Główne pojęcia
The proposed BRGScene framework effectively bridges stereo geometry and bird's-eye-view (BEV) representation to achieve reliable and accurate semantic scene completion solely from stereo RGB images.
Streszczenie
The paper proposes the BRGScene framework that leverages both stereo geometry and bird's-eye-view (BEV) representations to achieve reliable and accurate semantic scene completion from stereo RGB images.
Key highlights:
- Stereo matching provides explicit geometric cues to mitigate ambiguity, while BEV representation enhances hallucination ability with global semantic context.
- A Mutual Interactive Ensemble (MIE) block is designed to bridge the representation gap between stereo volume and BEV volume for fine-grained reliable perception.
- The MIE block includes a Bi-directional Reliable Interaction (BRI) module that encourages pixel-level reliable information exchange, and a Dual Volume Ensemble (DVE) module that facilitates complementary aggregation.

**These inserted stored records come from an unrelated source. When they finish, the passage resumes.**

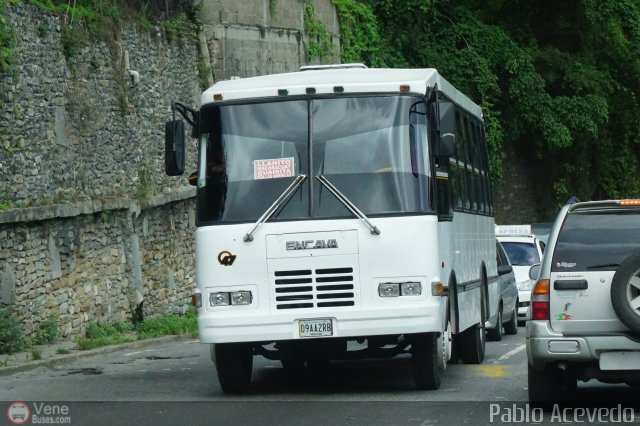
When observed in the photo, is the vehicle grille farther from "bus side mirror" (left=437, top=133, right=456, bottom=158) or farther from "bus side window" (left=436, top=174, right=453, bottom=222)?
"bus side mirror" (left=437, top=133, right=456, bottom=158)

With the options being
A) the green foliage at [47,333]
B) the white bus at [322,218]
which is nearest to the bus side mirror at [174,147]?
the white bus at [322,218]

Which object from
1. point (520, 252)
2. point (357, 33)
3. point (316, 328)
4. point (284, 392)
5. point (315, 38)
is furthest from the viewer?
point (357, 33)

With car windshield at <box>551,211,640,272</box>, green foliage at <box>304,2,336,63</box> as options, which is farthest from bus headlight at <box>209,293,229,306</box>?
green foliage at <box>304,2,336,63</box>

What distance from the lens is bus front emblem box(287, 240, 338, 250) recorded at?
13.4 meters

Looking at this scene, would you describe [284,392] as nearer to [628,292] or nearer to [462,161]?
[462,161]

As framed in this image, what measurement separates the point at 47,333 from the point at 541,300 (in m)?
11.5

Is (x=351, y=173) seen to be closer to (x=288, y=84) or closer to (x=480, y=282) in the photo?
(x=288, y=84)

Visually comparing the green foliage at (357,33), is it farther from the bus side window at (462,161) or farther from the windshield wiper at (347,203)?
the windshield wiper at (347,203)

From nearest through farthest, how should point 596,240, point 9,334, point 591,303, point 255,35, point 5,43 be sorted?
1. point 591,303
2. point 596,240
3. point 9,334
4. point 5,43
5. point 255,35

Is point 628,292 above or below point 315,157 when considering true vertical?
below

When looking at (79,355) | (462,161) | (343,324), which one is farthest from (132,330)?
(343,324)

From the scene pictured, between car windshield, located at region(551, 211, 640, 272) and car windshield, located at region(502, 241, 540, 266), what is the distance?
54.1ft

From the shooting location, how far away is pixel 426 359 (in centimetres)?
1377

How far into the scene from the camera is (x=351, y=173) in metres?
13.7
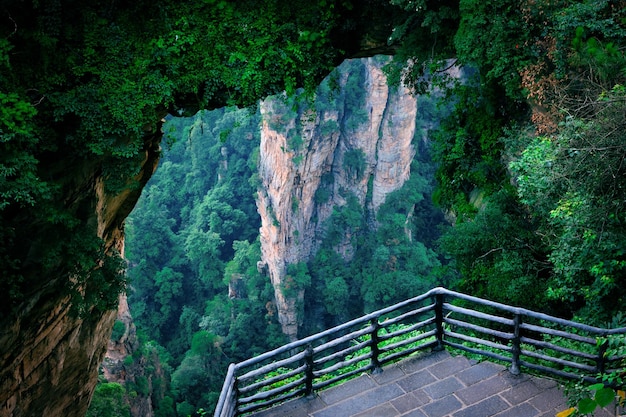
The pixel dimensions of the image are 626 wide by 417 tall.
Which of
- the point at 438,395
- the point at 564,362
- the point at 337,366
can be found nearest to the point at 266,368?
the point at 337,366

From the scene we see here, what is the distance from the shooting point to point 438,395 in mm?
4934

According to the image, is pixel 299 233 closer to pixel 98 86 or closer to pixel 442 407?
pixel 98 86

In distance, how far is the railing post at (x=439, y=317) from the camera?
5352 millimetres

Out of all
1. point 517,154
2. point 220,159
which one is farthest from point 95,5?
point 220,159

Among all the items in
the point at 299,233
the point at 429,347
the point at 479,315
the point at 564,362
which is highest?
the point at 479,315

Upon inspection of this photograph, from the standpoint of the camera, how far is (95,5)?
6578 mm

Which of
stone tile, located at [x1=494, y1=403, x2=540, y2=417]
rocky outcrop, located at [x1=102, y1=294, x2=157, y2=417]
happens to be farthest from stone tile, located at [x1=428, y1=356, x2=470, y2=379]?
rocky outcrop, located at [x1=102, y1=294, x2=157, y2=417]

- BRGScene outperforms state-of-the-art camera-based methods on the SemanticKITTI benchmark, demonstrating significant improvements in both geometric completion and semantic segmentation.
- Preliminary experiments also show the effectiveness of BRGScene in the 3D object detection task on the nuScenes dataset.
Statystyki
"Compared to VoxFormer-T, our method has a 14.5% relative improvement in terms of mIoU on the SemanticKITTI test set."

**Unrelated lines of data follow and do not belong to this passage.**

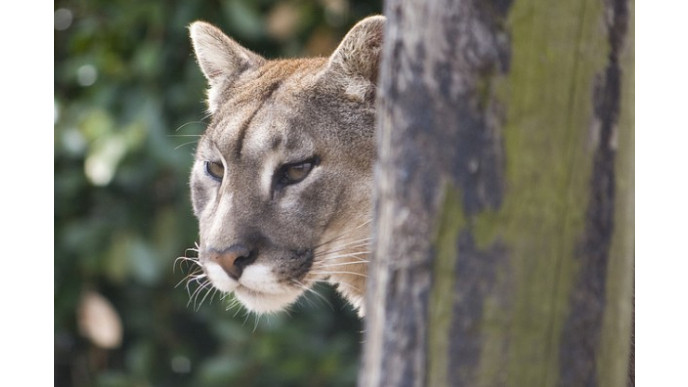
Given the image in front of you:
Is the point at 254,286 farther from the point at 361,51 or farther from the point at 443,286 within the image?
the point at 443,286

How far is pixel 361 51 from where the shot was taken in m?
2.86

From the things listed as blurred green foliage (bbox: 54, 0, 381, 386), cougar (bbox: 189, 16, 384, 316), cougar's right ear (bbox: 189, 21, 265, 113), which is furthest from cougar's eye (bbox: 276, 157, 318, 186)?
blurred green foliage (bbox: 54, 0, 381, 386)

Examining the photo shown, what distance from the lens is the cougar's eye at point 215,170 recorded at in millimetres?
3021

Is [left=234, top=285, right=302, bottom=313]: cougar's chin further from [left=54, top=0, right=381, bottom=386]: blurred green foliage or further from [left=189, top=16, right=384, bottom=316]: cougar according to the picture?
[left=54, top=0, right=381, bottom=386]: blurred green foliage

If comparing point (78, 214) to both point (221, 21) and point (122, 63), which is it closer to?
point (122, 63)

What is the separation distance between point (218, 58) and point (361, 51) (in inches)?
23.7

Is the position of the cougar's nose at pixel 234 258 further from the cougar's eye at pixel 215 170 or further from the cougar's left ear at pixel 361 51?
the cougar's left ear at pixel 361 51

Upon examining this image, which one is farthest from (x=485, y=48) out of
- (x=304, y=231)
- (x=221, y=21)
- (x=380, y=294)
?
(x=221, y=21)

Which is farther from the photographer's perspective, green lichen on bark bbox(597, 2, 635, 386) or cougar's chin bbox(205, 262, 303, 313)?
cougar's chin bbox(205, 262, 303, 313)

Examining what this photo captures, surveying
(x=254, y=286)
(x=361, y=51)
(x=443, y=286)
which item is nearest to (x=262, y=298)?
(x=254, y=286)

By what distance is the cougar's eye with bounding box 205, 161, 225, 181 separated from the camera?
119 inches

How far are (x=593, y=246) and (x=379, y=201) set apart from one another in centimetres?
36

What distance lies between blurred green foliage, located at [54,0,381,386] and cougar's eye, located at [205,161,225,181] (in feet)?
6.76

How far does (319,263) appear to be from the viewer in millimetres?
2863
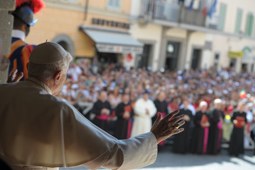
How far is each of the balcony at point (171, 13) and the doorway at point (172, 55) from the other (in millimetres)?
1262

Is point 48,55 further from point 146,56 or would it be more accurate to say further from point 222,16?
point 222,16

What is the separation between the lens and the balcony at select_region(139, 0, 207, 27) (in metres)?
21.4

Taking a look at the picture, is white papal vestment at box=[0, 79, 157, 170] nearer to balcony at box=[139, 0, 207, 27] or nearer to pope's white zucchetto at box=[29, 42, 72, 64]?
pope's white zucchetto at box=[29, 42, 72, 64]

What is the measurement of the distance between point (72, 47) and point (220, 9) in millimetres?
12644

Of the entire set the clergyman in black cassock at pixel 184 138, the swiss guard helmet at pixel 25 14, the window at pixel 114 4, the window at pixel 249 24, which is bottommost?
the clergyman in black cassock at pixel 184 138

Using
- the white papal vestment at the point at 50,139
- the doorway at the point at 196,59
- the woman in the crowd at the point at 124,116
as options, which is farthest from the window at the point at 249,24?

"Our proposed BRGScene efficiently outperforms all the other stereo-based methods on the SemanticKITTI validation set."
Cytaty
"To bridge the representation gap between stereo geometry and BEV features within a unified framework for pixel-level reliable prediction, we propose BRGScene, a framework that bridges stereo matching technique and BEV representation for fine-grained reliable SSC."
"Our framework aims to fully exploit the potential of vision inputs with explicit geometric constraint of stereo matching and global semantic context of BEV representation."